Rumors of an impending clergy shortage have been circulating for years in the mainline church. The aging pastors who had put off retirement because the economy took a nosedive are finally choosing to head out to pasture, as most of that mess has rebounded.
But the more I look at the Christian landscape, and not just in the mainline, the more I see a different clergy exit looming and, yes, in process.
Largely from left field.
Many younger clergy are “giving it up for Lent,” as a colleague of mine once said, describing why he left the ministry after just five years.
Thousands of dollars in schooling and investment, while certainly not wasted, are not being used as originally intended.
The church really should take a hard look at why this is, and will continue, happening. And look at it with eyes wide open.
Many who are leaving the ministry are doing so because the churches that they are prepared to lead, and the Jesus they fell in love with, don’t live in the same place. They’re finding so many churches too occupied with propping up the past instead of embracing the future. They’re finding the Jesus of radical love and action to be hard-hearted and bound by fear.

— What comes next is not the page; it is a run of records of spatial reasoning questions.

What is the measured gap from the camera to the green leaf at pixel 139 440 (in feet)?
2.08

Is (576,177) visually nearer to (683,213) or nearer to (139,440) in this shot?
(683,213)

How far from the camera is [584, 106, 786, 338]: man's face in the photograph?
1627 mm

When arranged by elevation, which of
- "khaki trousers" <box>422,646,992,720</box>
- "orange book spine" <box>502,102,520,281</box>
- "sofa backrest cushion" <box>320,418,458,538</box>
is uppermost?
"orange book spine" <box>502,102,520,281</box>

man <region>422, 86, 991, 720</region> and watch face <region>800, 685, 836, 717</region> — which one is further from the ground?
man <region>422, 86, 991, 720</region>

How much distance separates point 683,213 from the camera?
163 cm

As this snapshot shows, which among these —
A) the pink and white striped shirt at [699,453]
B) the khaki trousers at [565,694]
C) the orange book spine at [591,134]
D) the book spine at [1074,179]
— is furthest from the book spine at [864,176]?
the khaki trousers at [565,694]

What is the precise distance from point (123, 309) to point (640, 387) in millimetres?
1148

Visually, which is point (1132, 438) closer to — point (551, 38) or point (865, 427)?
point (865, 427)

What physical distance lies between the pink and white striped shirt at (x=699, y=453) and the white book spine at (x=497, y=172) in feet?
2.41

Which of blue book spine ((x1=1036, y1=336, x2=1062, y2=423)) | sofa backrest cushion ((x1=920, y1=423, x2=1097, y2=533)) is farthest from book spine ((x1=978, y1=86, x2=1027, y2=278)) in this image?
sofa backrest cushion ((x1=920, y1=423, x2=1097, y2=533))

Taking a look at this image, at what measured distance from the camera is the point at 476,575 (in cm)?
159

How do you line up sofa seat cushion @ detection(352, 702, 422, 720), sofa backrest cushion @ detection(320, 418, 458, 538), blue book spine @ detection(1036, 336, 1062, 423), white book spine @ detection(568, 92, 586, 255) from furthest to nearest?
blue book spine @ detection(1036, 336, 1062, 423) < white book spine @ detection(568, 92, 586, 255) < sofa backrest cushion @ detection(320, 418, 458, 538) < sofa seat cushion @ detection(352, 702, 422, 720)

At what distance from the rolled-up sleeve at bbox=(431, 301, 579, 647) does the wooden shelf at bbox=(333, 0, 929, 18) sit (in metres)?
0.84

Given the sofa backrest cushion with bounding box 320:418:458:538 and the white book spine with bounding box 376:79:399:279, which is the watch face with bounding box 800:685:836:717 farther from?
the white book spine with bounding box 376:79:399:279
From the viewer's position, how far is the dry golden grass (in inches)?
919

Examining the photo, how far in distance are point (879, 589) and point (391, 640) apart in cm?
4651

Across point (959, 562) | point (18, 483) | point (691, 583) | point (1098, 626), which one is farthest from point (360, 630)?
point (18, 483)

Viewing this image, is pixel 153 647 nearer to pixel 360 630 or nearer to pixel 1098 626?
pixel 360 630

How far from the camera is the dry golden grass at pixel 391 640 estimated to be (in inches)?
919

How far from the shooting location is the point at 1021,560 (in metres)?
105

They love the people in so many ways, but are having a hard time finding ways to let the people love themselves or others without spiraling into self-preservation and sniping. The Jesus who said, “Those who lose their lives will gain it” seems to not have been talking about whole congregations, because they are not usually willing to lose their past to gain their future.
Some who are leaving the ministry are finding their particular faith doesn’t quite align with the faith in the pews. Too esoteric. Too mystical. Too interested in justice, and not what the pews consider “Bible-based” (which, ironically, is the charge leveled at Jesus by the Pharisees who continually wanted to know what authority [scripture or tradition back-up] he was using to say and do the things he did).
Some who are leaving the ministry are finding the debt crushing. Church attendance, and therefore giving, is at 1920’s levels. Full-time calls at wages that will put food on the table and pay for seminary debt are disappearing. Health insurance costs keep rising. The business sector promises stability that the church can’t offer anymore.
If the church wants a learned clergy, it’s going to have to figure out this conundrum.
And some are leaving because they’re getting eaten up, and life is just too short to put up with that for too long. We follow a Jesus who said that we’re to give our life away, but not in the way that disregards life itself. You should hear the stories coming from clergy about what is being said to and about them from the “Beloved Kingdom.” The culture shift in the world that the institution is resisting is creating a difficult environment in many corners. Anxiety and anger fill and fuel more than hope and service do in many places. It’s not true everywhere, but in enough places to snuff out budding vocations.
Couple this with the fact that seminary enrollment is at unsustainable lows, we’ve really got to do some soul searching, church.
And the solution is only partly about encouraging people to go to seminary. That won’t do the trick. That’s like patching a road that needs to be replaced: it won’t work, at least not for long.
I think there is a clergy shortage coming from two directions.
We need to take an honest look at how it all operates. Because we’re pumping out non-traditional clergy these days for a church that continues to want to operate in a very traditional way.
And this just isn’t going to work in the long run.